11 novembre 2008
Saison 1 / Episode 2 : Les Commémorations dans le Collimateur
En ce lendemain de célébration de l’Armistice de la Première Guerre Mondiale, les faisceaux de l’actualité se tournent vers les célébrations que nous avons pour habitude de fêter chaque année.
En effet, l’historien André Kaspi est sur le point de rendre au secrétaire d’Etat aux anciens combattants, Jean-Marie Bockel, un rapport sur les commémorations, dénonçant la multitude des célébrations mémorielles.
Y a-t-il aujourd’hui trop de commémorations, de force qu’elles perdent leur portée symbolique, ou alors devons-nous leur accorder à chacune la même importance ?
Il serait mal vu de faire une distinction entre chaque date, afin de vérifier quelles sont les dates les plus importantes.

§ Consignes:
[A] Répondez à ces questions sur le texte sur les commémorations :
(i) Quel est le titre de l'épisode 2 ?
(ii) Quel historien s'apprête à rendre un rapport ?
(iii) À qui ce rapport doit-il être remis ?
[B] Prolongez le texte sur les commémorations à partir de sa dernière phrase.
Les lignes proviennent d'une autre source que le texte sur les commémorations.

§ Données fournies:
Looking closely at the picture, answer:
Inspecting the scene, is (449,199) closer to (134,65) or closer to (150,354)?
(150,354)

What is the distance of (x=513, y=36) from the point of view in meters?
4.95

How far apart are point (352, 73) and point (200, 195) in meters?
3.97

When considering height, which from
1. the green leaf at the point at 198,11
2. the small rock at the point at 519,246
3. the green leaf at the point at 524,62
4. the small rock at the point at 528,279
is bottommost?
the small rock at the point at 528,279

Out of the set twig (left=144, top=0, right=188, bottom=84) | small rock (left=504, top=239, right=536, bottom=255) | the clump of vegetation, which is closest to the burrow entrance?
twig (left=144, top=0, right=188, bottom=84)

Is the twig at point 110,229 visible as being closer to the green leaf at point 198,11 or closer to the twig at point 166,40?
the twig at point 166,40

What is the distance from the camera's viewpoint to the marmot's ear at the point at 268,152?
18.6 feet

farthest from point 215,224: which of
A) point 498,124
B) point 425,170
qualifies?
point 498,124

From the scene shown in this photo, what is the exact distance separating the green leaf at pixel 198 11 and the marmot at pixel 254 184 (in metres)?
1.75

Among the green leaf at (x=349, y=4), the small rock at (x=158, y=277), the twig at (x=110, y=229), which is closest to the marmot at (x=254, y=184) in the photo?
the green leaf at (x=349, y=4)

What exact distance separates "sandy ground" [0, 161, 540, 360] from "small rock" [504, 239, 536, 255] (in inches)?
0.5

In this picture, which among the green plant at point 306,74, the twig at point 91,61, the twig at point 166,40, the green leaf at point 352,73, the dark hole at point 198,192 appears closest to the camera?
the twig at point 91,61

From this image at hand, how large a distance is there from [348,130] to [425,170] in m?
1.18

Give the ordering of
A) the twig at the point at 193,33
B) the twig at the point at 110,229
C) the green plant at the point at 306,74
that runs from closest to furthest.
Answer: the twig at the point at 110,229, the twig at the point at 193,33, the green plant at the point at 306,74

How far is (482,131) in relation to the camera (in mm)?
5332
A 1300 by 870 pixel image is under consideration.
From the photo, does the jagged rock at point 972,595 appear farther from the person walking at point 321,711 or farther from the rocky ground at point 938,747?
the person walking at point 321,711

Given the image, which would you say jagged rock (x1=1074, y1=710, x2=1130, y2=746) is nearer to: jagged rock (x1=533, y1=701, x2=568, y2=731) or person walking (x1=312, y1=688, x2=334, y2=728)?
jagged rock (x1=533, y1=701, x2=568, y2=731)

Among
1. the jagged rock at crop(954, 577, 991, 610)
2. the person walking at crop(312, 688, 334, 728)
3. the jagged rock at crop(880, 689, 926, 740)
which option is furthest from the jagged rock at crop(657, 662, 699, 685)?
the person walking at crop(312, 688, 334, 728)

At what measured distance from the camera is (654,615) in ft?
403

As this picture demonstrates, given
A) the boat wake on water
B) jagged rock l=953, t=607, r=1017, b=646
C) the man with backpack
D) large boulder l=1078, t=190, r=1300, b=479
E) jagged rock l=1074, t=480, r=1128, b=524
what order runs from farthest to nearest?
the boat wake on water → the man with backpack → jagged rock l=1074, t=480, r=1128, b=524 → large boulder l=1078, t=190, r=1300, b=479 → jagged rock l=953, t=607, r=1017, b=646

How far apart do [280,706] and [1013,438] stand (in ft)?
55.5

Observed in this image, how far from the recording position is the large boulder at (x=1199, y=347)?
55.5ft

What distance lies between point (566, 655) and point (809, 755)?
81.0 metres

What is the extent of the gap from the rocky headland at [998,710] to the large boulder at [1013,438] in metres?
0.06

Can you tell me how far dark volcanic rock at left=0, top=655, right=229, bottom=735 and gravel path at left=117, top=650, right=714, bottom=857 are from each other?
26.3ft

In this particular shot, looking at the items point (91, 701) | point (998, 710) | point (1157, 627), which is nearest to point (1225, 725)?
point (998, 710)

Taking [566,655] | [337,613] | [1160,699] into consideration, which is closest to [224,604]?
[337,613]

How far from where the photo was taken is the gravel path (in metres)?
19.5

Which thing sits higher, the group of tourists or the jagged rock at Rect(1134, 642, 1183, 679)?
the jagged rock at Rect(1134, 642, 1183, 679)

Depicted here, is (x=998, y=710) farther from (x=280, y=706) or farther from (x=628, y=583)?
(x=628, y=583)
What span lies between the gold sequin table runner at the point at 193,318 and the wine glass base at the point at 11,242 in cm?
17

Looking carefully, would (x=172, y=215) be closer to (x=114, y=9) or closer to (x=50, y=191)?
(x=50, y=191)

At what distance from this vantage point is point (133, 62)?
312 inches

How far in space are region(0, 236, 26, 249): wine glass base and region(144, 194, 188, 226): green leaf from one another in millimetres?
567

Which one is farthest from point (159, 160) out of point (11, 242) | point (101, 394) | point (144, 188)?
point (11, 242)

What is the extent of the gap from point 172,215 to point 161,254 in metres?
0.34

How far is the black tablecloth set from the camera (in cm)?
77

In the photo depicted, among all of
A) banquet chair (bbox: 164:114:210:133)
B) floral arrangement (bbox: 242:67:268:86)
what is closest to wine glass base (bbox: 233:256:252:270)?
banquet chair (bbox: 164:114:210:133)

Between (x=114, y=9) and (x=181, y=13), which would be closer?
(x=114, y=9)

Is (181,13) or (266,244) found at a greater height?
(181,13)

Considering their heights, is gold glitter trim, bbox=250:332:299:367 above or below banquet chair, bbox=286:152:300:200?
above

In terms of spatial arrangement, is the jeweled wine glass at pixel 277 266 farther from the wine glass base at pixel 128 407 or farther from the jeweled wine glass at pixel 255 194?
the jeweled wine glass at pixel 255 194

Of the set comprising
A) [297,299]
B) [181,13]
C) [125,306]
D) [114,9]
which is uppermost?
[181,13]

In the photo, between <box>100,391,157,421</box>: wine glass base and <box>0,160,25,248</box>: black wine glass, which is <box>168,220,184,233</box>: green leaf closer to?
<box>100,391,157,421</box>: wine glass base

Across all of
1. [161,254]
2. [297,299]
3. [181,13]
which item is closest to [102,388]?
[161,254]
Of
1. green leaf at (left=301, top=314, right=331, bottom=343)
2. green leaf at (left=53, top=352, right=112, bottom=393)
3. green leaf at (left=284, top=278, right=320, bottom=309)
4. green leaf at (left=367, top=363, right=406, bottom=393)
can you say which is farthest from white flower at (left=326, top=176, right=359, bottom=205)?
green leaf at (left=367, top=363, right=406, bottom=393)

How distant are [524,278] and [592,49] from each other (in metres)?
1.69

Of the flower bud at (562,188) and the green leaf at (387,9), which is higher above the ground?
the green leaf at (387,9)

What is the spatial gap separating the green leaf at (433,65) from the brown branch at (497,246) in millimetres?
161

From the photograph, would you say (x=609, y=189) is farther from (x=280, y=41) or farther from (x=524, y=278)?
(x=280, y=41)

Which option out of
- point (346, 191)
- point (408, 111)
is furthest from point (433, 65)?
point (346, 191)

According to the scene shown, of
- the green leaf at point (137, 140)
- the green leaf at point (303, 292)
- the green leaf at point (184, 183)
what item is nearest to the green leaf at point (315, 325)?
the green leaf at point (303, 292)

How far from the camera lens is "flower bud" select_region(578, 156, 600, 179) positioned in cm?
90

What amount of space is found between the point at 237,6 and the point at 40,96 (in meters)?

§ Réponses:
[A]
(i) « Les Commémorations dans le Collimateur ».
(ii) André Kaspi.
(iii) Au secrétaire d'État aux anciens combattants, Jean-Marie Bockel.

[B]
Pourtant, la principale idée de Monsieur Kaspi réside dans la conservation de seulement trois dates, plus précisément celle du 8 mai (Victoire des alliés sur les nazis en 1945), du 11 novembre (Armistice de 1918) et du 14 juillet (Prise de la Bastille, symbole de la Révolution Française de 1789).
Il y a actuellement douze journées de commémoration par an, mais là où le bas blesse, selon André Kaspi, c’est que six de ces journées ont été instaurée en seulement six ans, sur initiative du Président de l’époque Jacques Chirac : la célébration de l'abolition de l'esclavage (10 mai), l'hommage aux morts de la guerre d'Indochine (8 juin), l'appel du général de Gaulle du 18 juin 1940, l'hommage aux Justes de France (16 juillet), aux harkis (25 septembre) et aux morts de la guerre d'Algérie (5 décembre).
Alors, trop de commémoration tue la commémoration ?
Jean-Marie Bockel, secrétaire d'Etat à la défense et aux anciens combattants
On ne peut que rappeler la riche histoire de France, marquée grandement par les deux guerres mondiales et les conflits internationaux qui s’en suivirent.
La logique veut évidemment que l’on se rappelle de ces principaux évènements, tous ayant contribué à la vie de notre patrie.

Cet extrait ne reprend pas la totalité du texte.